§ Information shown
########################################

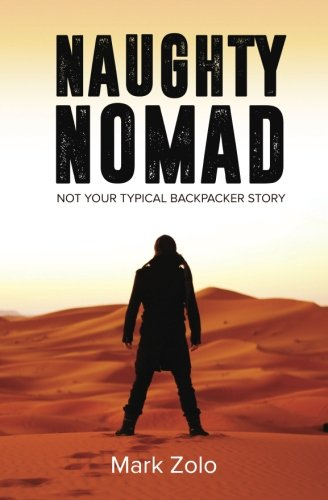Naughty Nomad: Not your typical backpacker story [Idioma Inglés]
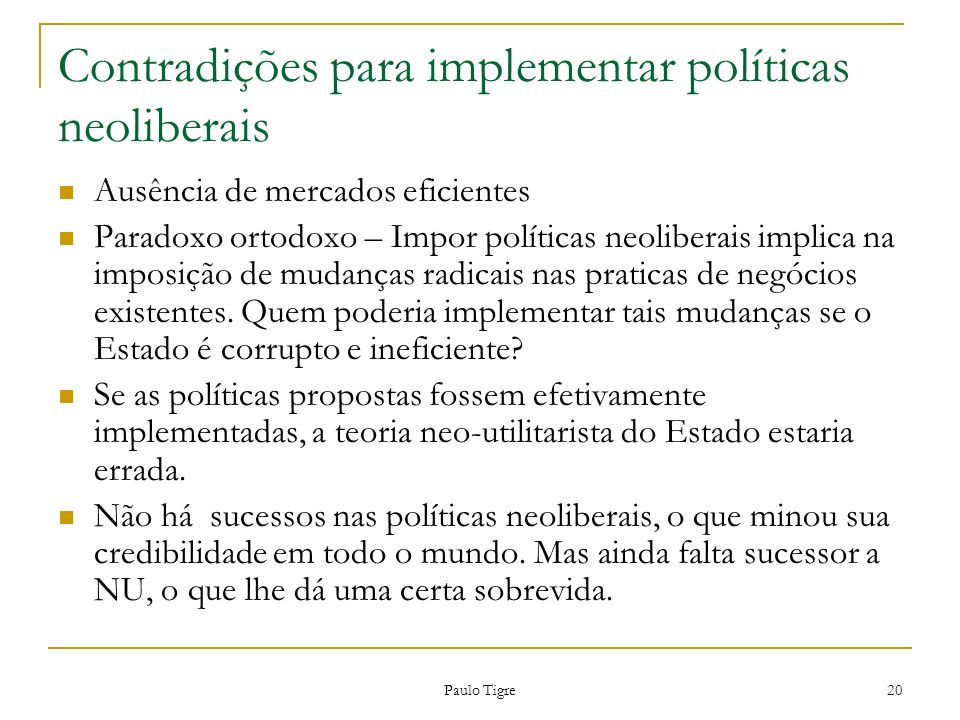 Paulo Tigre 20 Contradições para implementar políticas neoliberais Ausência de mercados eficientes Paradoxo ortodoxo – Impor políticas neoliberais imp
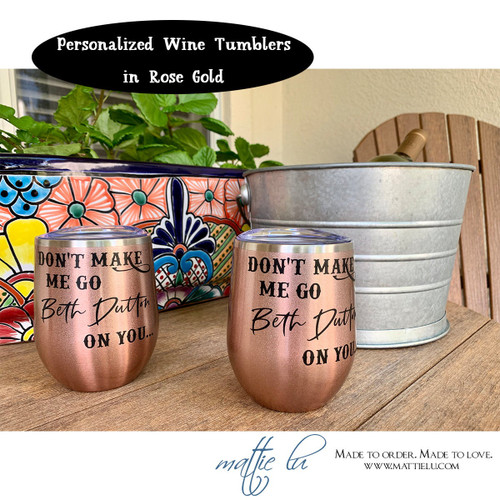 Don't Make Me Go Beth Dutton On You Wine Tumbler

########################################

§ Problem to work on
Your task is to copy word for word the lines from the line containing "Paulo Tigre 20" to the end of the listing, both included, and to drop any pictures.

§ Answer box
 Paulo Tigre 20 Contradições para implementar políticas neoliberais Ausência de mercados eficientes Paradoxo ortodoxo – Impor políticas neoliberais imp
 Don't Make Me Go Beth Dutton On You Wine Tumbler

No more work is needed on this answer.